Puisqu'à toute aventure il faut un commencement,remontons donc à la source.
La définition du mot courtois a quelque peu évolué depuis le XIIé siècle : la courtoisie dont on parle dans cette seconde partie du Moyen-Age défini le caractère raffiné de l'aristocratie et preux des héros. Il vient du mot
corteisie en ancien français, désignant une attitude mentale relative aux cours (ou courts). Cet idéal de société favorise le meilleur aussi bien
guerroyeur que parleur.
A la fin du XIé siècle, de plus en plus de cours seigneuriales se forment au détriment de celle du Roy , dont le pouvoir se disperse peu à peu. En contrepartie de ce désordre politique grandissant,
l'économie progresse et l'on voit apparaître de grands axes de communication comme de petites routes, de nombreuses villes (causées par l'explosion démographique), et un paysage changé par la
grande campagne de défrichement. On trouve un certain goût pour la guerre, qui devient un véritable art et qui permet de découvrir de nouveaux horizons.

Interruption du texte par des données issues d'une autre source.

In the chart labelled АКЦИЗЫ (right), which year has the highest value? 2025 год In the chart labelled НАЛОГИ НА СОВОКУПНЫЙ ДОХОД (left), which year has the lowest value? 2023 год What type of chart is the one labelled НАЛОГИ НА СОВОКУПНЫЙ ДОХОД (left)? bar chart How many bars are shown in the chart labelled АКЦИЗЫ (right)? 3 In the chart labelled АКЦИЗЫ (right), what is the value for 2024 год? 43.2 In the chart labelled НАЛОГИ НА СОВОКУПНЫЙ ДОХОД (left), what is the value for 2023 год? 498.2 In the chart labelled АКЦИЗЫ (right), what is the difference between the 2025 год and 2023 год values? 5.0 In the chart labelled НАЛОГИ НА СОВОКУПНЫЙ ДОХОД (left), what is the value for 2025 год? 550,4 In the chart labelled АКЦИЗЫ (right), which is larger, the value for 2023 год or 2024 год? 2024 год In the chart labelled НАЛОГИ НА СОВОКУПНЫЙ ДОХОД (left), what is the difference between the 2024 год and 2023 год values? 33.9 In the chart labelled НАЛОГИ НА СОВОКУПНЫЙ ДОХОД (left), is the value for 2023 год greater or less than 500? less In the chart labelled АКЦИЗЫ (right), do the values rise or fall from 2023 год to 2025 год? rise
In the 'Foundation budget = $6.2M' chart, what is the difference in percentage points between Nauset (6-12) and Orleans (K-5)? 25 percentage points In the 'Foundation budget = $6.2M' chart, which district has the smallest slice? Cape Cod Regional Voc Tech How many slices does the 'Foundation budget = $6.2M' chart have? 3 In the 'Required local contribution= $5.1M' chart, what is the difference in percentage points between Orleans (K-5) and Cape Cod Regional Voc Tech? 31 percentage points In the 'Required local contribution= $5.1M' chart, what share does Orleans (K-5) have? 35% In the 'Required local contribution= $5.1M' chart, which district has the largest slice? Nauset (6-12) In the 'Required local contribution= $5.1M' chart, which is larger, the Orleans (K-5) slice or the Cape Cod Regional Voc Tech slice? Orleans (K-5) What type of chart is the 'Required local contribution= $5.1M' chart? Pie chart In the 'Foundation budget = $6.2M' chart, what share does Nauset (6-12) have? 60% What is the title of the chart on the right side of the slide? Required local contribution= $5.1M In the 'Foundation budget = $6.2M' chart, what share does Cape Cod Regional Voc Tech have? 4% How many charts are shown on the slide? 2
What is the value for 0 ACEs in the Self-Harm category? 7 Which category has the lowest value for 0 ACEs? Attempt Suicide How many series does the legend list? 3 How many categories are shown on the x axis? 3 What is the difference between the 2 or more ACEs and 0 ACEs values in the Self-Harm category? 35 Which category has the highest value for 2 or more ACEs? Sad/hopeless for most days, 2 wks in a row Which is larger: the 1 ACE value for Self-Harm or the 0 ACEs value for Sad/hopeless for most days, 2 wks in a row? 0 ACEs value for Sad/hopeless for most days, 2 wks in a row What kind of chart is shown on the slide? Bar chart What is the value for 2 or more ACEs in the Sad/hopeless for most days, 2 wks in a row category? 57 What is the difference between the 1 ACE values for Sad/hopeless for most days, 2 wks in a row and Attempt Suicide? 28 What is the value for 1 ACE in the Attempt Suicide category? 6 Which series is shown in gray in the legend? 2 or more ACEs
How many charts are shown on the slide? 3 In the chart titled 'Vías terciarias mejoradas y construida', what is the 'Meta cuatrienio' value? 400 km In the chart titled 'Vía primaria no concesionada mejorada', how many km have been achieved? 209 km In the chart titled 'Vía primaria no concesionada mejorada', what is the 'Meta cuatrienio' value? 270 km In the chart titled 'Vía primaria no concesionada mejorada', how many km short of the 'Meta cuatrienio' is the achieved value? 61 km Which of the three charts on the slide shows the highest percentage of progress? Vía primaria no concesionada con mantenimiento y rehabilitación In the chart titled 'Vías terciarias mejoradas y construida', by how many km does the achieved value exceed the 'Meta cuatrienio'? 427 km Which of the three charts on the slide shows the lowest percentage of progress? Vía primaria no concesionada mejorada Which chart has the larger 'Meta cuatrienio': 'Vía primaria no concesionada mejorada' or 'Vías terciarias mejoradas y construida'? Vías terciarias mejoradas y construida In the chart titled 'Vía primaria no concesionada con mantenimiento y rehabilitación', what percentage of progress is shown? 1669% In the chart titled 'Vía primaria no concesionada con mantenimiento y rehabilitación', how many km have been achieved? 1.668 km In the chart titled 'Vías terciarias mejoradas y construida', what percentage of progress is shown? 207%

Ainsi dans cette société qui renaît, les relations entre hommes et femmes (du moins dans les cours aristocratiques principalement
) trouvent aussi une nouvelle approche.
Basé sur un rituel d'allégence et de hiérarchie, l'amour courtois nous rappelle vaguement les principes de vassalité. (voir prochain article ou celui
d'après,enfin un article qui suivra !) Même si sa conception diffère selon les lieux, la fin'amor est toujours un amour
dévoué qui pousse les chevaliers à faire des prouesses et les inspire dans leur quête de grandeur. Cependant, le Nord et
le Sud du territoire françois s'opposent dans leur point de vue :
- Pour les premiers, l'amor est chevaleresque, impliquant que l'amoureux se devra de manier aussi bien l'épée et la lance que le verbe pour acquérir tout
l'honneur auquel il aspire, jusqu'à mourir parfois inspiré par sa dame. Sa relation avec la dame est beaucoup plus motivée par un amour réciproque et non chaste qu'au sud de la France.
-Car au Sud en revanche, la relation amoureuse entre un vassal de coeur et sa dame est "nécessairement platonique", et implique un voeu d'amour malgré un
éternel refus de l'objet aimé, entretenu d'un geste intime échangé au hasard d'un colloque. Le soupirant est aussi un poète inspiré par sa suzeraine non pour le jeu de l'épée mais celui
des mots et de la finesse d'esprit.
Pour conclulre, je dirai que malgré les apparences archaïques de cette superbe allégence sentimentale, la littérature courtoise (ou roman courtois) a inspiré bien des récits qui aujourd'hui
encore nous sont bien connus, tels les éternel Tristant et Iseult et autres Lancelot ; mais aussi et nous le savons bien moins, les auteurs de la Pléiade comme Ronsard pour n'en citer qu'un, sans
parler de la courtoisie revue par le courant de la préciosité !
Non, non , vraiment, le fin'amor nous suit partout !
Les quelques connaissances de cet article proviennent d'un tout ptit bouquin librio (donc 2euros) intitulé L'Amourcourtois et la chevalerie d'Estelle Doudet.